[Records from a data source]

___

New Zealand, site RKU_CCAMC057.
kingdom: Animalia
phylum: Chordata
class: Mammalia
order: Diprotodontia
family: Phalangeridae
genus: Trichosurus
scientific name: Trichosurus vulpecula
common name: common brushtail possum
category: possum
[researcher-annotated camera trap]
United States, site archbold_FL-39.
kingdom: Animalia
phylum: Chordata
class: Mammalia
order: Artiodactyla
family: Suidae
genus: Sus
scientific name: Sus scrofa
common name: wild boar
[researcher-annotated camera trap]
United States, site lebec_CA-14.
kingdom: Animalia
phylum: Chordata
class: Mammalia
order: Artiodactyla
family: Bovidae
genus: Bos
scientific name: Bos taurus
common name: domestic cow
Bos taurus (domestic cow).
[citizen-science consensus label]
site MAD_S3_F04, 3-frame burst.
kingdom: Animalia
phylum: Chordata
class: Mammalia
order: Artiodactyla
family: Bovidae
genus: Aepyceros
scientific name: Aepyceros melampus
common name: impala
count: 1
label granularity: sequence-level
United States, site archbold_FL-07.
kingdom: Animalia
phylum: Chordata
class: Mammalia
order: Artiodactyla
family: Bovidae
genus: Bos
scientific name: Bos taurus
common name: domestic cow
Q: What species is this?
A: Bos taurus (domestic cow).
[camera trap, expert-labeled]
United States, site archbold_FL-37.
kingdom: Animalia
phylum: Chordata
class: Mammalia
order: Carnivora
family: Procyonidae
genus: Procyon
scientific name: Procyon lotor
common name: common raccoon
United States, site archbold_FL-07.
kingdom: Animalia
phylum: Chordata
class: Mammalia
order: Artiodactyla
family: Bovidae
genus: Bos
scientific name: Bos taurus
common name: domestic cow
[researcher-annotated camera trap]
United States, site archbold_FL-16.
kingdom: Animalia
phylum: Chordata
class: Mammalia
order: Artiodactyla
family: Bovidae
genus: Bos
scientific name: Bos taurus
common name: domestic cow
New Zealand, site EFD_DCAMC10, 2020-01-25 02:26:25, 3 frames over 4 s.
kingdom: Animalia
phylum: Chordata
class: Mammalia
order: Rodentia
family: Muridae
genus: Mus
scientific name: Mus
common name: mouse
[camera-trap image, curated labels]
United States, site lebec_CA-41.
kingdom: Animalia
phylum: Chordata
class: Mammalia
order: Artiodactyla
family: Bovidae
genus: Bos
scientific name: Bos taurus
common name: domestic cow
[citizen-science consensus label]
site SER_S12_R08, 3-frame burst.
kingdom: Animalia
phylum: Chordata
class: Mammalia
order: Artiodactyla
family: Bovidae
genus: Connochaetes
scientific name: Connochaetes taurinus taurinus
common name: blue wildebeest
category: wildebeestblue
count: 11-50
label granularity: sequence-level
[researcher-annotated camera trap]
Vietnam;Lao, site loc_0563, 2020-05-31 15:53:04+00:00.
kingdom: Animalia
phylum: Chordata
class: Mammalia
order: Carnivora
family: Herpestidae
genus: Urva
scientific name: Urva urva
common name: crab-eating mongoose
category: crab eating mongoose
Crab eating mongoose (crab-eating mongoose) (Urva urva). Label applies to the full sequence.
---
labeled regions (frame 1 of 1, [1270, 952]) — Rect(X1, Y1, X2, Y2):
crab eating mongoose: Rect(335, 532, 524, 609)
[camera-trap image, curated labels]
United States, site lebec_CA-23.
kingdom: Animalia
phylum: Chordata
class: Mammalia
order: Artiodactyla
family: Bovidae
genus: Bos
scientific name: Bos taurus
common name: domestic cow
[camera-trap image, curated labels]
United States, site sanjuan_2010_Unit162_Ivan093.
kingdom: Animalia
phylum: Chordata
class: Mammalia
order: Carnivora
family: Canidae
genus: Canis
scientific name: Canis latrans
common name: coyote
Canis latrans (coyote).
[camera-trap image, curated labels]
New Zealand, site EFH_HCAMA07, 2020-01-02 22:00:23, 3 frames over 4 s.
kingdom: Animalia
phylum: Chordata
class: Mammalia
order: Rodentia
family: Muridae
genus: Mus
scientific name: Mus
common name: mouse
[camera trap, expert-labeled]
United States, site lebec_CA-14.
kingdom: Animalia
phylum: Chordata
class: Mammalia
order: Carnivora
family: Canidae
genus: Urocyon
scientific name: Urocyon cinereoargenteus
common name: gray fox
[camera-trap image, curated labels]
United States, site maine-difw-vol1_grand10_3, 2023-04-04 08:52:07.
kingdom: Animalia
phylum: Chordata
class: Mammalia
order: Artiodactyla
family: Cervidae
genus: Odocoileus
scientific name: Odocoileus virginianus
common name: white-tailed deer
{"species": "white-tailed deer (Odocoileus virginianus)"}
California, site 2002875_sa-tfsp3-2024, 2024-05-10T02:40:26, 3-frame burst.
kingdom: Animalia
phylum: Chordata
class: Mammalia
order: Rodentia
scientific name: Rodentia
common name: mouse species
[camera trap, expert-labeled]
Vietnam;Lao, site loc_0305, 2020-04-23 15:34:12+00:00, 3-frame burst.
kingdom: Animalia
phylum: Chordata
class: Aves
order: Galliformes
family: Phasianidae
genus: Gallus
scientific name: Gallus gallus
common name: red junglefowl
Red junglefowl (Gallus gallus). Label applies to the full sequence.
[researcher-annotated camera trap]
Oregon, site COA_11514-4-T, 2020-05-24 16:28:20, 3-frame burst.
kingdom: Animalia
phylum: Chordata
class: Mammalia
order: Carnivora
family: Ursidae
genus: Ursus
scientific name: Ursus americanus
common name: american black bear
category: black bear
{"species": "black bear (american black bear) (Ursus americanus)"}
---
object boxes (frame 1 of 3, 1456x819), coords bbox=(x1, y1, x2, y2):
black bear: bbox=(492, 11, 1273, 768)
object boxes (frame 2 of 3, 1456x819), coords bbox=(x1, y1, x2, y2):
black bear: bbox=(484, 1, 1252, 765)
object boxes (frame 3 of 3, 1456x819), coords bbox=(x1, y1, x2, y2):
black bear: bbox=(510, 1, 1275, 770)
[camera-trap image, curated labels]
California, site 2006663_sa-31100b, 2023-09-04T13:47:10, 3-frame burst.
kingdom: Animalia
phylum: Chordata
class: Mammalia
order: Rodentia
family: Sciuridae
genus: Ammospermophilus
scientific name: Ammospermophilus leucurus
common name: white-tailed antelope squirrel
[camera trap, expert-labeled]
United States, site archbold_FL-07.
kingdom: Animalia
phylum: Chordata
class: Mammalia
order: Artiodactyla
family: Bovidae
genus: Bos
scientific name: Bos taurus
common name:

___

■ **What you will do**
Please show every line of the entries above that contains the word "Zealand".

■ **The answer**
New Zealand, site RKU_CCAMC057.
New Zealand, site EFD_DCAMC10, 2020-01-25 02:26:25, 3 frames over 4 s.
New Zealand, site EFH_HCAMA07, 2020-01-02 22:00:23, 3 frames over 4 s.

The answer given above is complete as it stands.